In Luxemburg-Stadt gibt es über 200 Defibrillatoren – und es könnten noch mehr werden

Sie hängen in Kulturzentren, Sporthallen oder in der Tram und können im Notfall Leben retten: Defibrillatoren. Die Stadt Luxemburg will die Anzahl der nützlichen Helfer erhöhen, wie am Montag im Gemeinderat deutlich wurde.

Defibrillator im Bierger-Center am Knuedler in Luxemburg zur Wiederherstellung des natürlichen Herzrhythmus

Auch im „Bierger-Center“ der Stadt Luxemburg am „Knuedler“ ist ein Gerät zur Wiederherstellung des natürlichen Herzrhythmus installiert Foto: Editpress/Julien Garroy

Mehr als 200 Defibrillatoren gibt es laut Maurice Bauer (CSV) in der Hauptstadt: 136 von der Gemeinde Luxemburg sowie 75 weitere aus der Kampagne „réagis.lu“. Diese Zahlen nannte der Erste Schöffe der Stadt Luxemburg am Montag im Gemeinderat.

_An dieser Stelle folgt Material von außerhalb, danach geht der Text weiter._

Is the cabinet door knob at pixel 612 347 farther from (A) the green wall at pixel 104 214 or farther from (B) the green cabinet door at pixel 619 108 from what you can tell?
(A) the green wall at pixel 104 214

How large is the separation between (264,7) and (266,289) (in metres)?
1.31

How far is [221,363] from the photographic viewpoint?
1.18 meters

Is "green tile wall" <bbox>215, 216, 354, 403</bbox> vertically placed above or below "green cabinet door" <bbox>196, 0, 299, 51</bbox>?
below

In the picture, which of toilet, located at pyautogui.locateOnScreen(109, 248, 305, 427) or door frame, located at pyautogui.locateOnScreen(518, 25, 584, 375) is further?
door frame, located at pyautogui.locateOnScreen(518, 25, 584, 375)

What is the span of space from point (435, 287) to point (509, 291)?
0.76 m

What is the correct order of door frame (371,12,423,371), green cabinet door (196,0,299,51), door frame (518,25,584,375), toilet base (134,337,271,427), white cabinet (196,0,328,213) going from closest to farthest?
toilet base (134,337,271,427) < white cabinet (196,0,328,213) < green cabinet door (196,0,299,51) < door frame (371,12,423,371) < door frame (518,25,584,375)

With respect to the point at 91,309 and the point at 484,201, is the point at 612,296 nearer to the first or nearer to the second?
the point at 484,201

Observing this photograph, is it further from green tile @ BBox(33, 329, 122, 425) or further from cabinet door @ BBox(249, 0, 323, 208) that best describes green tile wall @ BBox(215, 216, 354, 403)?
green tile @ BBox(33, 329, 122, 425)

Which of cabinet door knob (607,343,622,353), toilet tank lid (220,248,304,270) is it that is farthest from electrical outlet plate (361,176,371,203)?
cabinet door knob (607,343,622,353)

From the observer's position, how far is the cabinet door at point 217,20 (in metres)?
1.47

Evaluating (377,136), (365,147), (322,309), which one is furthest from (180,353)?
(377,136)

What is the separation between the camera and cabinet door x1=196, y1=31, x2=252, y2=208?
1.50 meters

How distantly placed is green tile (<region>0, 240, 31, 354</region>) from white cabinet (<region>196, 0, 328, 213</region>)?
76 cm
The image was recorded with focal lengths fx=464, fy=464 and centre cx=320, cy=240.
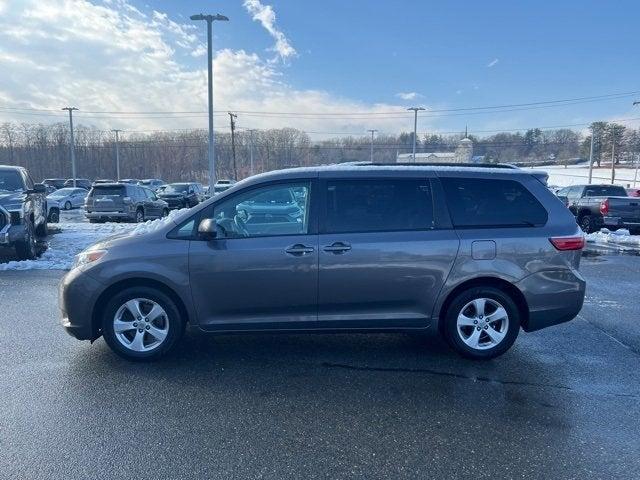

Oppositionsmitglied François Benoy („déi gréng“) hatte sich zuvor nach der Anzahl der lebensrettenden Geräte in der Hauptstadt erkundigt und darauf hingewiesen, dass sich viele davon in öffentlichen Gebäuden befinden – und daher nicht rund um die Uhr zugänglich sind.

Tatsächlich sind die meisten Defibrillatoren in Kulturzentren, Sporthallen oder Schwimmbädern installiert. Doch auch in den Wagen der Tram sowie in der Touristenattraktion Kasematten gibt es Maurice Bauer zufolge solche medizinischen Geräte. „Diese wurden an Orten angebracht, an denen allgemein viele Leute oder vor allem ältere Personen unterwegs sind“, erklärte der Erste Schöffe. Er räumte ein, dass die Stadt nur an drei Außenstandorten über „Defis“ verfügt: beim kommunalen „Service des Eaux“ und dem „Service Parcs“ sowie am „Haus vun der Natur“ auf Kockelscheuer.